Pearson was of opinion that the International Socialist Bureau was composed of persons opposed to the principles of this Party. The rule at the Congress was that each country must verify its own credentials, and if the delegates of the Party had refused to go into the British section they would not have been admitted to the Congress at all. They were in a minority and would have to present their credentials at Stuttgart in 1907 to the British Section.

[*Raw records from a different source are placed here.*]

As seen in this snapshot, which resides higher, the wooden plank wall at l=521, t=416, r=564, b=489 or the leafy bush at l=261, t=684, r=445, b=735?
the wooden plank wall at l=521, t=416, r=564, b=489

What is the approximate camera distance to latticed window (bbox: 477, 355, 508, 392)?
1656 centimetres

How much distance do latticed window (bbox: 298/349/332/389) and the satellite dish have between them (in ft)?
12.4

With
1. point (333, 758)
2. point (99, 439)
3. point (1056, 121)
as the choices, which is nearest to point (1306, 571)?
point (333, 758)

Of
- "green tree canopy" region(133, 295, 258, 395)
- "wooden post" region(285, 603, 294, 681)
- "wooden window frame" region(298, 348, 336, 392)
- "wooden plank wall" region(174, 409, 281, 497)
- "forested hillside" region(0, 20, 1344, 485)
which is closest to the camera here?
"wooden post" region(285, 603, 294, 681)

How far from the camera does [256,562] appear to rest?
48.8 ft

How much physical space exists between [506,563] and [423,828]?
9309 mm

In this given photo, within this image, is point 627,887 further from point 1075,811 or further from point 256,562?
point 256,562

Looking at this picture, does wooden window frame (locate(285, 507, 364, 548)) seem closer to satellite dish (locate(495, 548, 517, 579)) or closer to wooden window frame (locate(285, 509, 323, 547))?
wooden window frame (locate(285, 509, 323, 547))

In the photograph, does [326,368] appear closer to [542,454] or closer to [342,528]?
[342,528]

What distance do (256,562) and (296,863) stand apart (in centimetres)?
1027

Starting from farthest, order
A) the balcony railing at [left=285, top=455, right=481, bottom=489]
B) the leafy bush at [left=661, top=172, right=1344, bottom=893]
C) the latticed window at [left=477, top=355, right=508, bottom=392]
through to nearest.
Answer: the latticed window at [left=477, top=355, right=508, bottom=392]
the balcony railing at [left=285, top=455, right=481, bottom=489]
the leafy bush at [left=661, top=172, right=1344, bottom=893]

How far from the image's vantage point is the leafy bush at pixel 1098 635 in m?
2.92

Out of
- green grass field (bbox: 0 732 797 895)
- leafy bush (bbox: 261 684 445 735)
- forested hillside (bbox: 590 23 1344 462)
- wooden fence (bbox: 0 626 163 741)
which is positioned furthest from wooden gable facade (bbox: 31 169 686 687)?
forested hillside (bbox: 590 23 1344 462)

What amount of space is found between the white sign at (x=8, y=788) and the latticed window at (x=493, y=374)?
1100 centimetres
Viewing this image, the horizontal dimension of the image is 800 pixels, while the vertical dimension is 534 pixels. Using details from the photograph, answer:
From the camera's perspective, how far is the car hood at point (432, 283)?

Fitzgerald said the Conference was an International assembly composed of men of different nations, customs, and languages, and the difficulties surrounding such an assembly were very large indeed. Before it would be possible to break down the national system of representation a better education of the working-class of the world would be necessary. Different systems of representation could be adopted based upon (1) the number of members of Parliament, (2) the parties in a country, (3) the membership of the parties. The Bureau had decided that each nationality should have two votes, and when there was a dispute between two sections of the nationality they were to split the votes between them. When this was done another section in France claimed a third vote. Who is to decide and where is the question to be raised as to the rights of the parties to representation? The matter should be raised on the floor of the Congress itself. They should keep steadily fighting at the Congress for the principle that only Socialist parties should be admitted to the Congresses. When this had been done for two or three Congresses many of the other parties would adopt that view.

F. Sator thought that a manifesto ought to be issued to the Socialist Parties of the world explaining the Party’s position.

C. Lehane, General Secretary, submitted to the Conference the following questions : —

(1.) Shall the Party become affiliated to the International Socialist Bureau and pay subscriptions thereto ?
(2.) Shall the Party demand its own delegate on the International Socialist Bureau?
(3.) Shall the Party demand independent representation at the International Socialist Congress and verify the credentials of its own delegates ?

On the motion of Phillips and Belsey it was resolved that the questions be sent round the Branches for a poll of the members. Phillips and Jones moved :

“That the E.G. be instructed to draw up a series of resolutions embodying the following points:
1.—That only Socialist organisations recognising the class war in theory and practice should be represented at the International Socialist Congress.
2.—That disputes between the various parties in each country as to the genuineness of their respective organisations be settled by the Congress itself.”

After a few remarks from the Chairman the Conference closed at 8 p.m. with the singing of the “International” and cheers for the Social Revolution.